L'histoire :
2048. A l'heure où tout le monde se déplace en voiture téléguidée, Raniero, lui, utilise un véhicule à essence. Au cours d'une nuit, il est victime d'un accident en pleine campagne. Il aurait été pris de vertiges liés à des visions d'étranges triangles lumineux dans le ciel. Un peu plus tard, lui et sa femme, alors sur le point de se séparer, sont victimes d'un cambriolage à leur domicile. Bref, tout va mal pour Dario. Sa vie déjà tourmentée va en plus basculer le jour où il fait la rencontre de Dora, une jeune patiente qui voit des extraterrestres et avec laquelle il semble partager ces visions de formes géométriques. Le tout se déroule sur fond d'un profond bouleversement social où l'idéal de l'amour éternel a été battu en brèche par une convention de non-exclusivité. En bref, les plus jeunes veulent vivre librement leur amour, quitte à partager les amants et les sentiments. Une situation impensable pour Dario, cinquantenaire déjà bien paumé qui, d'une certaine manière, est effrayé par le changement à venir...

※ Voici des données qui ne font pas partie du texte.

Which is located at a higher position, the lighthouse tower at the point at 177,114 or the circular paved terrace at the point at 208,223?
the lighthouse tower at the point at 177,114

Ce qu'on en pense sur la planète BD :
Manuele Fior avait fait parler de lui au festival d'Angoulême 2011, lorsqu'il remporta le fauve du meilleur album pour Cinq mille kilomètres par seconde. Toujours dans une veine douce-amère, il revient avec un récit suffisamment original et maîtrisé, entre la science-fiction et la romance, pour nous tenir en haleine sans peine. Il est question d'un contexte futuriste dématérialisé porté par une profonde mutation sociale, l'évolution des habitudes amoureuses incarnée par « une convention », de personnages issus de différentes générations que tout semble opposer, ajouté d'une pincée de phénomènes paranormaux, histoire de créer une ambiance à la fois inquiétante et accrocheuse. Là où l'auteur italien réussit son coup, c'est dans l'équilibre narratif et graphique. Un juste découpage, un jeu sur les contrastes conjugué à une superbe maîtrise du noir et blanc permettent de suggérer tout en ménageant assez de mystères pour nous mener jusqu'à un épilogue volontairement ouvert. Certaines planches, superbes et mélancoliques, disent toute la détresse ou l'ambition d'individus – jeunes ou vieux, aimant ou non – en quête de repères dans un monde incertain. Un levier, l'expérience amoureuse. En ressort une juste et profonde cartographie des sentiments, par nature éphémères et changeants. On ne sait pas trop comment tout cela tient au final, cet équilibre entre réflexion politico-sociale et peinture des sentiments, mais le récit fonctionne à plein. Cela doit s'appeler le talent...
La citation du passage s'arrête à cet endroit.